The most successful professionals get help through mentorship, or coaching or training—and those avenues to professional self-improvement are great. But it’s also great to be able to work on acquiring those skills and habits in your spare time, every day, using a free or inexpensive mobile app.
This genre of apps that coach and guide and scold and praise you into being a better version of yourself is actually powerful and useful. Here are some of the best apps I’ve seen that will help you acquire the abilities and attributes for continued success throughout your career.
Get Your Email Game On Point
Email is a beautifully utilitarian communications medium. It’s asynchronous, universal and best used to convey facts and requests. That’s why it’s the best medium for business communication.
Everyone’s top goal for email should be to communicate concisely, clearly and in a way that encourages recipients to read, understand and respond.
Boomerang, a company that makes email plug-ins for Google Gmail and Microsoft Outlook, offers a feature called Respondable. It’s an email assistant that uses machine learning to help you craft great emails. It tracks in real time the subject length, word count, question count, reading level, positivity, politeness and subjectivity. (The last three metrics use machine learning and are available only with the paid Pro and Premium versions.)
By using Respondable, you can polish your email skills on the fly, every time you send a message.
Stop Talking Unprofessionally
Our own linguistic tics—such as using “filler” words such as “like” or “um”—are hard to notice and even harder to break the habit of doing.
Your ability to speak well and sound articulate goes a long way in the business world. World-class leaders don’t say “like” and “um” every five seconds.
The best way to shed these linguistic tics is for another person to call your attention to it every time you use one.
Until now. Thanks to new smartphone apps that listen to your speech and help you notice filler words, you don’t have to dragoon another person into the task of fixing the way you speak.
An iOS app called LikeSo listens to you talk and tells you how often you use words such as “like,” “basically,” “literally,” “so,” “totally” and other common expressions. Another iOS app, called Ummo, does something similar, giving you a “report card” after listening to you talk to let you know how many needless filler words you used.
These apps are particularly good to use while you practice your presentation—and even during actual presentations.
Build Habits for Success
The attributes for success—which run the gamut from overall health and energy levels to getting up early to communicating effectively—are built slowly over time in the form of habits.
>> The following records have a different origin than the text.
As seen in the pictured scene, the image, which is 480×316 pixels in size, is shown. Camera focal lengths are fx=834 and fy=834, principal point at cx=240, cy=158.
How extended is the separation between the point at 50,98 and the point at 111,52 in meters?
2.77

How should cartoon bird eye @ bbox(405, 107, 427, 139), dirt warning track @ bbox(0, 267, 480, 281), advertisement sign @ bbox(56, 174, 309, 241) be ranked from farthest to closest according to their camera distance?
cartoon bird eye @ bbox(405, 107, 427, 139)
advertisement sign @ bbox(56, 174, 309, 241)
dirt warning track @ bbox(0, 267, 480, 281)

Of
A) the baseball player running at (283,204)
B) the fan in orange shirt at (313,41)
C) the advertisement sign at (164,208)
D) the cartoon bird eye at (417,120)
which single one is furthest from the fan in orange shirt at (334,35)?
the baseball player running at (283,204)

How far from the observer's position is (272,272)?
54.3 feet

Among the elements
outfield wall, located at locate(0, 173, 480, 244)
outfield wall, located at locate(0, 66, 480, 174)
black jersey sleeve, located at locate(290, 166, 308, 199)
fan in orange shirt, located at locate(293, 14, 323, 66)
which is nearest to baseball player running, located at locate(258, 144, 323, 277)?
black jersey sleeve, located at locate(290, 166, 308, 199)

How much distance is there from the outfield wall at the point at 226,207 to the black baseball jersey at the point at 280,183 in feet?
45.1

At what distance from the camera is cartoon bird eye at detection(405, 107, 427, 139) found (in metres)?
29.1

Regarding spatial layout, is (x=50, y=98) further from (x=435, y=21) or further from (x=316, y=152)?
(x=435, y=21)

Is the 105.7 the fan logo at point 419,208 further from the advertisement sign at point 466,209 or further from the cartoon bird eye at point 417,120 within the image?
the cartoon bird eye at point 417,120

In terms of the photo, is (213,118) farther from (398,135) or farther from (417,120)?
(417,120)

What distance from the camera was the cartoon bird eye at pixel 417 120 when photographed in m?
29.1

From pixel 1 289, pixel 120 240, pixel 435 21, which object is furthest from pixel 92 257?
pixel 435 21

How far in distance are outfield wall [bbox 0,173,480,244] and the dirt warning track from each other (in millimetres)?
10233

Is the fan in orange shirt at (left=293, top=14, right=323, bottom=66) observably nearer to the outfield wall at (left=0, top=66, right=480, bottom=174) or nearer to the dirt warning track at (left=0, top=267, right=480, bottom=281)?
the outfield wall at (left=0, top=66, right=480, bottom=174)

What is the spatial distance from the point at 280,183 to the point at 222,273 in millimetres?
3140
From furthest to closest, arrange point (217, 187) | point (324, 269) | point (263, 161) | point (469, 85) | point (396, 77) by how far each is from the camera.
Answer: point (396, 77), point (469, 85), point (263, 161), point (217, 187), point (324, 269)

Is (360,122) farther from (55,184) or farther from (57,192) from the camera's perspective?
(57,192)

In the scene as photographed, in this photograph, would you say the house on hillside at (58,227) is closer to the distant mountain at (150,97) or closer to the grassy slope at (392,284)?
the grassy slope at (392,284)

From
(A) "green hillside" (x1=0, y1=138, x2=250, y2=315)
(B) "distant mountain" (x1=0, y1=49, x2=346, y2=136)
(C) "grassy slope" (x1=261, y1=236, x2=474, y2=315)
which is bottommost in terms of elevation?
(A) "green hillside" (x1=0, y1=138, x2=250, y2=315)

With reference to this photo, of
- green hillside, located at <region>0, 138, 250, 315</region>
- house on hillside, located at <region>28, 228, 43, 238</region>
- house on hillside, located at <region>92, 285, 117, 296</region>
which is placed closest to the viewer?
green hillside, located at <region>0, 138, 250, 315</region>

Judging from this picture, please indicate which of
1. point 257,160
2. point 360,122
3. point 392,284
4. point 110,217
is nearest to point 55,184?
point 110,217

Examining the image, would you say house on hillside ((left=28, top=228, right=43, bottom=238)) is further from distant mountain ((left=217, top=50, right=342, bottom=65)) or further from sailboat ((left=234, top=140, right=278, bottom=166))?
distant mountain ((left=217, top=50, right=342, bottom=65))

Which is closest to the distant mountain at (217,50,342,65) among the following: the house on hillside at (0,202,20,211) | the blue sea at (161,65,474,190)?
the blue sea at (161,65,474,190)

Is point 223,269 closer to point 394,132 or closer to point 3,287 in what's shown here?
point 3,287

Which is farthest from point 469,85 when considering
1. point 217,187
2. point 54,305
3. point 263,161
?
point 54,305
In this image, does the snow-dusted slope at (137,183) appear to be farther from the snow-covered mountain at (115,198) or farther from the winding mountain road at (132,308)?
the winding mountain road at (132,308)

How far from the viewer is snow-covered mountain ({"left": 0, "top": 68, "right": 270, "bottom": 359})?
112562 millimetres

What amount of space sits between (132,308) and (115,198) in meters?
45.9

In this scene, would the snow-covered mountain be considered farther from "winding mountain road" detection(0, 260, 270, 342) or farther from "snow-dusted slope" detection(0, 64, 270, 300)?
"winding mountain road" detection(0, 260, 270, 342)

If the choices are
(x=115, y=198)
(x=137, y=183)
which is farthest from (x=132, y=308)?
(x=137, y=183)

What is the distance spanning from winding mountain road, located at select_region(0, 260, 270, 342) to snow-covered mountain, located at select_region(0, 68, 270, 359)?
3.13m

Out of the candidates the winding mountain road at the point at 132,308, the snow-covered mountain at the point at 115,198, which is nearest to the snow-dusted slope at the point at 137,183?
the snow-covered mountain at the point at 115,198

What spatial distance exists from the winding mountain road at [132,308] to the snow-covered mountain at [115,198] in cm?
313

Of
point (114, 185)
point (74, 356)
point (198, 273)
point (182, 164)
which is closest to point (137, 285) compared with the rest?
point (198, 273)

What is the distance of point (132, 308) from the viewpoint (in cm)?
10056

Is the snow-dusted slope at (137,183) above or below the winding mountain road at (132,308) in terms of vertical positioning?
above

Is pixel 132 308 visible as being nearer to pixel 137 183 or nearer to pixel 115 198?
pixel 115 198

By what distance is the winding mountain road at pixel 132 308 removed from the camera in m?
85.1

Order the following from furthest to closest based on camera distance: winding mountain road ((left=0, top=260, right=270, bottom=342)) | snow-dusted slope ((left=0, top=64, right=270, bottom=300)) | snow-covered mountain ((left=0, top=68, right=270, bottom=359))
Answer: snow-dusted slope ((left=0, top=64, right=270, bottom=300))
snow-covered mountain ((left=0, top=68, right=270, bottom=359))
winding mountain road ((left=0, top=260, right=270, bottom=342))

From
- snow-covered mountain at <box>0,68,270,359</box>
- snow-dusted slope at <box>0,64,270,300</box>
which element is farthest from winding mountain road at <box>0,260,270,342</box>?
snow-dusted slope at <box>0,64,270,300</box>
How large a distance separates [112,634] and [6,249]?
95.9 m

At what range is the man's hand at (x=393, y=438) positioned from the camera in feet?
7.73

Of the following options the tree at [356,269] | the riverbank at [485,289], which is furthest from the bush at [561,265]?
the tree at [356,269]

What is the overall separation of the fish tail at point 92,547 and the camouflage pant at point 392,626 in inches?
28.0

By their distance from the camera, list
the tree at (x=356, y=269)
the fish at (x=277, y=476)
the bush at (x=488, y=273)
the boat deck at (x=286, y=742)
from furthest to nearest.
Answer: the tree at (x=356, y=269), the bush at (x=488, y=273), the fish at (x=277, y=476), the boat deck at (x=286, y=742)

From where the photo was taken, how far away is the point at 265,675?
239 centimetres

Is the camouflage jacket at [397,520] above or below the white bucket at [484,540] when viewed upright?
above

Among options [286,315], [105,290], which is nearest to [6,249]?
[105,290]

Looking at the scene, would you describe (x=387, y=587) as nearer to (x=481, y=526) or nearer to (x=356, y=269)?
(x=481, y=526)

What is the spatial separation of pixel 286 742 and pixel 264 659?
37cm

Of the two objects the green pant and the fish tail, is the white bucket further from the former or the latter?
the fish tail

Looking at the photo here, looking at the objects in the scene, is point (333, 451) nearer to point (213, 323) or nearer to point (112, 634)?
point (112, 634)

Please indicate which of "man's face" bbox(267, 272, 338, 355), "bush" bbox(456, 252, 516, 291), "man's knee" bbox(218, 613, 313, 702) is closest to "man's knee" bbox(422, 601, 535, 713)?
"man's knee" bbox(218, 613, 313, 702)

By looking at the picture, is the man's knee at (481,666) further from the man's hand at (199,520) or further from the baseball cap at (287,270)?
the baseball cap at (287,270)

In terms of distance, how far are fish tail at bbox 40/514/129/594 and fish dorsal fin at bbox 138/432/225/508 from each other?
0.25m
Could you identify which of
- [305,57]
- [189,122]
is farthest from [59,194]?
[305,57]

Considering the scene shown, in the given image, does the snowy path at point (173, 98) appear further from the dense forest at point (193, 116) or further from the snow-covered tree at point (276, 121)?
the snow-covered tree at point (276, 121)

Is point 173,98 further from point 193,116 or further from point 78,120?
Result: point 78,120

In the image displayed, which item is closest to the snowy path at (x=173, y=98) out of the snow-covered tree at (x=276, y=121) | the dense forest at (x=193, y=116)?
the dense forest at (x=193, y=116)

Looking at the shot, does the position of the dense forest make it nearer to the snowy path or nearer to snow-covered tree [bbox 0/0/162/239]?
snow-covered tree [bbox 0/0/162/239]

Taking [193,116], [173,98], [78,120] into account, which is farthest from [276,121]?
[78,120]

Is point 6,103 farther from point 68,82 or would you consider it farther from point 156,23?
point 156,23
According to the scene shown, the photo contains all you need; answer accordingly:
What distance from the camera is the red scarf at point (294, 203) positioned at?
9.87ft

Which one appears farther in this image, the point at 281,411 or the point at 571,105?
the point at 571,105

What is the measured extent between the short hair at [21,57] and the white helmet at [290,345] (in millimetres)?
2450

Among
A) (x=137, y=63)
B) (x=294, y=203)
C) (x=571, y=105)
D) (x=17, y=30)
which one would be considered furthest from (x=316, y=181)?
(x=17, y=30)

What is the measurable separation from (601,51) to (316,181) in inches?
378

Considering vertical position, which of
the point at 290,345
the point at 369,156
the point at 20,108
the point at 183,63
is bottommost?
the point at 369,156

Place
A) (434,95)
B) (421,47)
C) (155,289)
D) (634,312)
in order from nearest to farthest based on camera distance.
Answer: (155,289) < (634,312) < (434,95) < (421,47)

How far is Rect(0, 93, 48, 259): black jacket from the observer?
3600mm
But how do you form a habit?
At some point, we all get inspired to build habits. We work on building those habits for as long as the inspiration lasts. Then, inevitably, we put it off, forget about it and stop building the habit.
One great way we can keep on building a habit is with a social habit-building app for iOS and Android called Coach.me. It’s based on a brilliant premise: to remove all the excuses our minds conjure up for not building habits of personal and professional success.
The first layer includes smartphone app reminders. You can choose from a list or create a habit you’d like to build, such as work out, read business books or create an agenda for every meeting. Then, you can tell the app how often you’d like to be reminded.
The second layer is social. You can join “challenges”—specific habits that other users are building—and the social interaction enables a kind of motivating peer pressure. It also provides support and help from the community.
The third layer is professional coaching, which comes in the form of for-pay “habit coaching” and “leadership coaching.”